▸ STATED EXERCISE
Convert the lines of every record below into one numbered list, leaving out blank lines and the pictures.

** BEGIN RECORDS FOR THIS TASK **

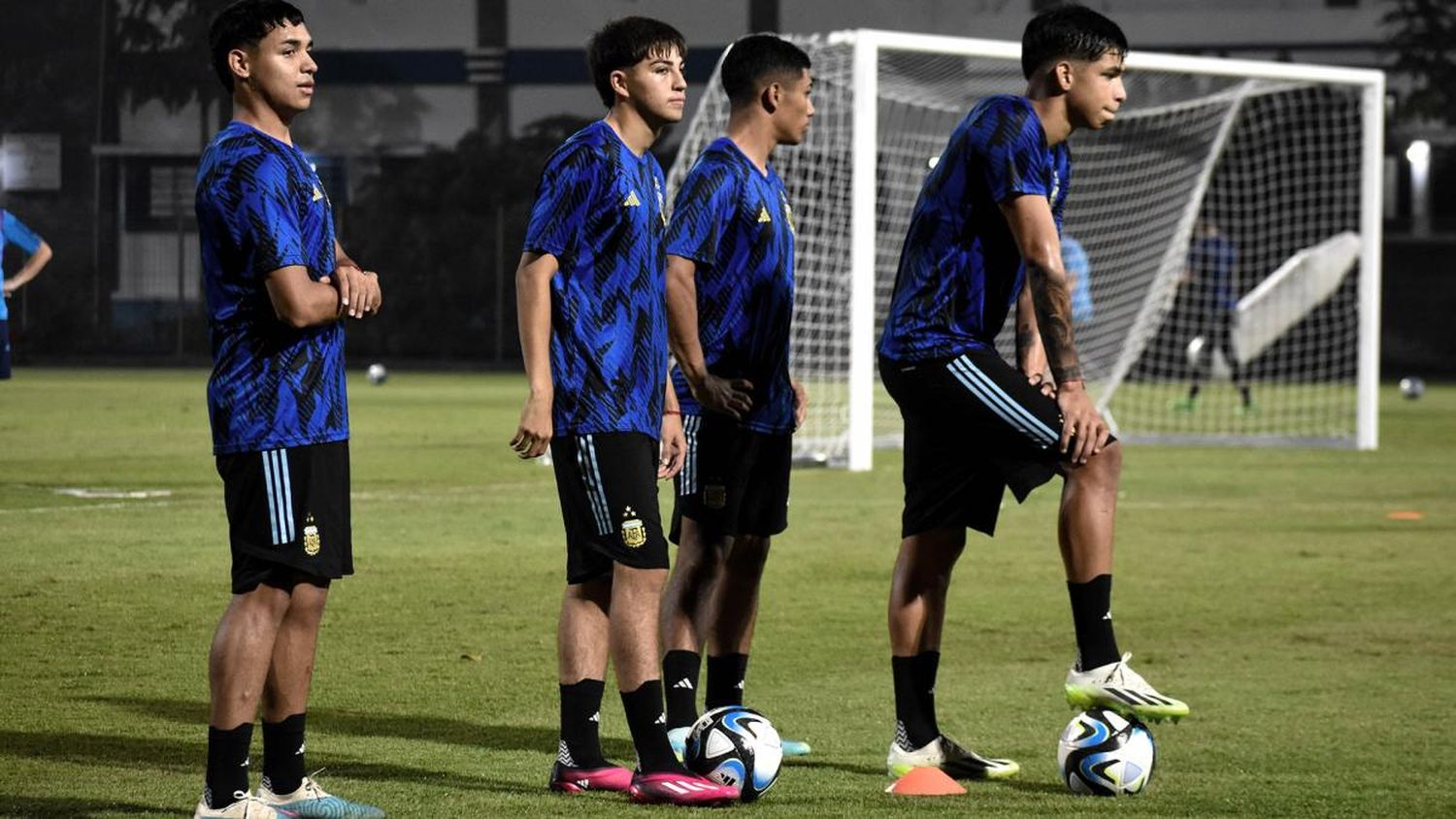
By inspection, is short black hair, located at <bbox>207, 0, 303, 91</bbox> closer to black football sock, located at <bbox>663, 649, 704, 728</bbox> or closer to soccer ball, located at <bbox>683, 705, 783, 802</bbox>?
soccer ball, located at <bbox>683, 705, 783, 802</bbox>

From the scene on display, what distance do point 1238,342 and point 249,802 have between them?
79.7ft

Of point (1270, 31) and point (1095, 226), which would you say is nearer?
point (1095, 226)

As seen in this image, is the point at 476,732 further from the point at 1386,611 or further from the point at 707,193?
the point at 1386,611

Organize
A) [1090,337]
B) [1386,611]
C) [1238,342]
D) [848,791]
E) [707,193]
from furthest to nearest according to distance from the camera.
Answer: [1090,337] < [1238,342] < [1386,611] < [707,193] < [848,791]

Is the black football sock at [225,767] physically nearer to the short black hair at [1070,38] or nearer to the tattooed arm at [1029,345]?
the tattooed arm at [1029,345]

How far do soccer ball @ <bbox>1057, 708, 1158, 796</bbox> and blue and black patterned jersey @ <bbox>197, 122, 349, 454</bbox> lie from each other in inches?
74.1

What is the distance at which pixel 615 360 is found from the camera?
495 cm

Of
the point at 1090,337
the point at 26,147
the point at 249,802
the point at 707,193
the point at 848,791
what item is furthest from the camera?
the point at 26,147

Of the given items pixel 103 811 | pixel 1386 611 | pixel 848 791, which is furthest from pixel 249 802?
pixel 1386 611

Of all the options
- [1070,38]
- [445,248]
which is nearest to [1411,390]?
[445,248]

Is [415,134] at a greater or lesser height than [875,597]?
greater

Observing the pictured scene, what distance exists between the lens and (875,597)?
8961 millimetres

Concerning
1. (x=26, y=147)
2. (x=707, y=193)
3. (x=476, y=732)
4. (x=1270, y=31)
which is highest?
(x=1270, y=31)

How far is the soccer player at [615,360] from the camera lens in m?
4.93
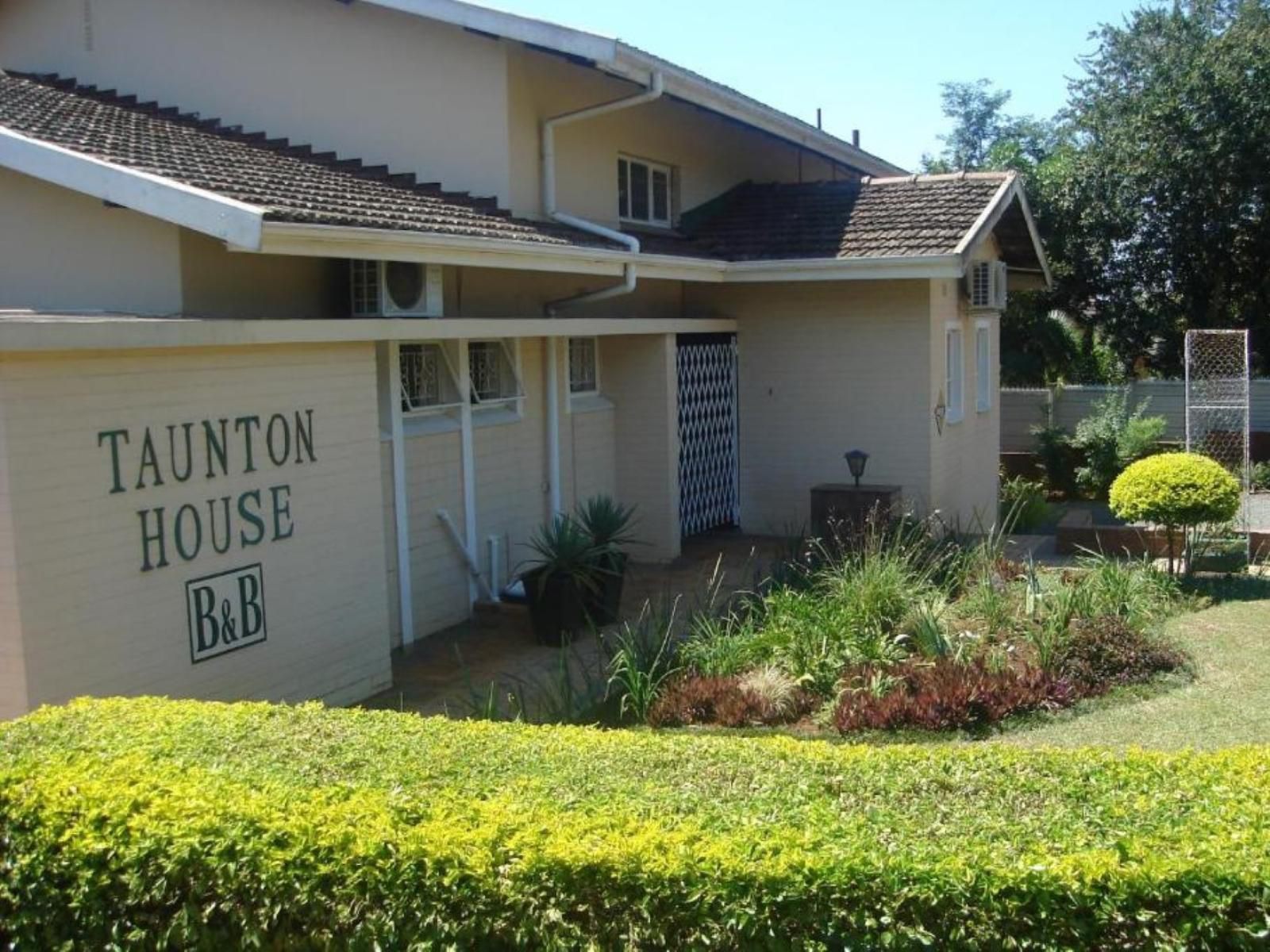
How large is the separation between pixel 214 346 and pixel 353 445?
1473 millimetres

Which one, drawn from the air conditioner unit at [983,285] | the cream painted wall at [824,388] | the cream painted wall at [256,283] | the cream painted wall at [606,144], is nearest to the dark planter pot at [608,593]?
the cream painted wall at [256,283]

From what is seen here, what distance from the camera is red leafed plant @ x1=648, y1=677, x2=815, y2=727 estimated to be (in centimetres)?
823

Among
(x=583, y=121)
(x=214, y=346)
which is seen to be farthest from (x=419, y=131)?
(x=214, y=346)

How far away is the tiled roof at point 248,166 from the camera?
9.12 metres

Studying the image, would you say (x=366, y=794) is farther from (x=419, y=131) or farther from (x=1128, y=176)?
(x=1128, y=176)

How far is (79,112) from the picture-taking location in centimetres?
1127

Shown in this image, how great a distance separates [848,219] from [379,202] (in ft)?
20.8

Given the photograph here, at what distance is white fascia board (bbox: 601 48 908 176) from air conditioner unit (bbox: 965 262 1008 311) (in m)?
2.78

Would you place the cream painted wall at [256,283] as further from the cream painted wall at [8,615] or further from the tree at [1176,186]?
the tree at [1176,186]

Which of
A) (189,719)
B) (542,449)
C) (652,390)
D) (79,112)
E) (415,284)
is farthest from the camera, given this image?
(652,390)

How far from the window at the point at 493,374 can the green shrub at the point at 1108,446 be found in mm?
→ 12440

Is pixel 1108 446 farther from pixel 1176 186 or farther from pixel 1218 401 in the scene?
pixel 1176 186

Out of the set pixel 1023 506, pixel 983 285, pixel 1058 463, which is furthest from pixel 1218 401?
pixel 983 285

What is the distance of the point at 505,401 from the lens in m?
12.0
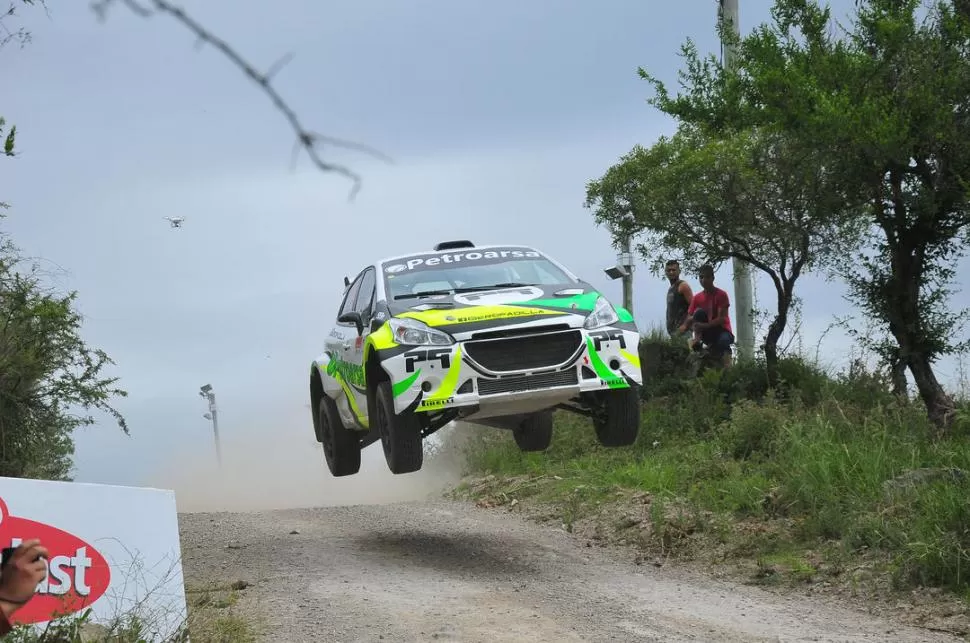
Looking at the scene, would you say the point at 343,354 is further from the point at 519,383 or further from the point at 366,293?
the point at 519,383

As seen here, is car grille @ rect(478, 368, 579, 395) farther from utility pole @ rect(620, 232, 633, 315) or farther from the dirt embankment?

** END RECORDS FOR THIS TASK **

▸ CORRECT OUTPUT
1. By inspection, is short black hair, located at <bbox>207, 0, 303, 91</bbox> closer to black football sock, located at <bbox>663, 649, 704, 728</bbox> or closer to soccer ball, located at <bbox>683, 705, 783, 802</bbox>?
2. soccer ball, located at <bbox>683, 705, 783, 802</bbox>
3. From the scene on display, what distance do point 1238,342 and point 249,802 have between them?
4. 79.7ft
5. Of point (1270, 31) and point (1095, 226), which would you say is nearer?
6. point (1095, 226)
7. As seen in this image, is the point at 476,732 further from the point at 1386,611 or further from the point at 707,193?
8. the point at 1386,611
9. Organize
10. A) [1090,337]
11. B) [1386,611]
12. C) [1238,342]
13. D) [848,791]
14. E) [707,193]
15. from furthest to nearest according to distance from the camera.
16. Answer: [1090,337] < [1238,342] < [1386,611] < [707,193] < [848,791]
17. Is the black football sock at [225,767] physically nearer to the short black hair at [1070,38] or nearer to the tattooed arm at [1029,345]?
18. the tattooed arm at [1029,345]
19. How far do soccer ball @ <bbox>1057, 708, 1158, 796</bbox> and blue and black patterned jersey @ <bbox>197, 122, 349, 454</bbox> lie from each other in inches?
20. 74.1
21. What is the distance at which pixel 615 360 is found from the camera?
22. 495 cm
23. Of
24. the point at 1090,337
25. the point at 26,147
26. the point at 249,802
27. the point at 707,193
28. the point at 848,791
29. what item is furthest from the camera?
30. the point at 26,147
31. Of the given items pixel 103 811 | pixel 1386 611 | pixel 848 791, which is furthest from pixel 249 802?
32. pixel 1386 611
33. Of all the options
34. - [1070,38]
35. - [445,248]
36. which is nearest to [1411,390]?
37. [445,248]
38. Is [415,134] at a greater or lesser height than [875,597]?
39. greater
40. Observing the pictured scene, what distance exists between the lens and (875,597)?
41. 8961 millimetres
42. Concerning
43. 1. (x=26, y=147)
44. 2. (x=707, y=193)
45. 3. (x=476, y=732)
46. 4. (x=1270, y=31)
47. which is highest?
48. (x=1270, y=31)
49. How far is the soccer player at [615,360] from the camera lens in m?
50. 4.93
51. How large is the separation between pixel 214 346 and pixel 353 445?
52. 1473 millimetres
53. Which one, drawn from the air conditioner unit at [983,285] | the cream painted wall at [824,388] | the cream painted wall at [256,283] | the cream painted wall at [606,144], is nearest to the dark planter pot at [608,593]?
54. the cream painted wall at [256,283]
55. From what is seen here, what distance from the camera is red leafed plant @ x1=648, y1=677, x2=815, y2=727 estimated to be (in centimetres)?
56. 823
57. Among
58. (x=583, y=121)
59. (x=214, y=346)
60. which is seen to be farthest from (x=419, y=131)?
61. (x=214, y=346)
62. How far away is the tiled roof at point 248,166 from the camera?
63. 9.12 metres
64. Studying the image, would you say (x=366, y=794) is farther from (x=419, y=131) or farther from (x=1128, y=176)?
65. (x=1128, y=176)
66. How far is (79,112) from the picture-taking location in centimetres?
67. 1127
68. Shown in this image, how great a distance separates [848,219] from [379,202] (in ft)?
69. 20.8
70. Given the photograph here, at what distance is white fascia board (bbox: 601 48 908 176) from air conditioner unit (bbox: 965 262 1008 311) (in m)?
71. 2.78
72. Would you place the cream painted wall at [256,283] as further from the cream painted wall at [8,615] or further from the tree at [1176,186]?
73. the tree at [1176,186]
74. Which of
75. A) (189,719)
76. B) (542,449)
77. C) (652,390)
78. D) (79,112)
79. E) (415,284)
80. is farthest from the camera, given this image?
81. (652,390)
82. How far from the window at the point at 493,374 can the green shrub at the point at 1108,446 be found in mm?
83. → 12440
84. Is pixel 1108 446 farther from pixel 1176 186 or farther from pixel 1218 401 in the scene?
85. pixel 1176 186
86. Out of the set pixel 1023 506, pixel 983 285, pixel 1058 463, which is furthest from pixel 1218 401?
87. pixel 983 285
88. What is the distance of the point at 505,401 from the lens in m?
89. 12.0
90. Looking at the scene, would you say the point at 343,354 is further from the point at 519,383 or further from the point at 366,293?
91. the point at 519,383
92. As seen here, is car grille @ rect(478, 368, 579, 395) farther from utility pole @ rect(620, 232, 633, 315) or farther from the dirt embankment?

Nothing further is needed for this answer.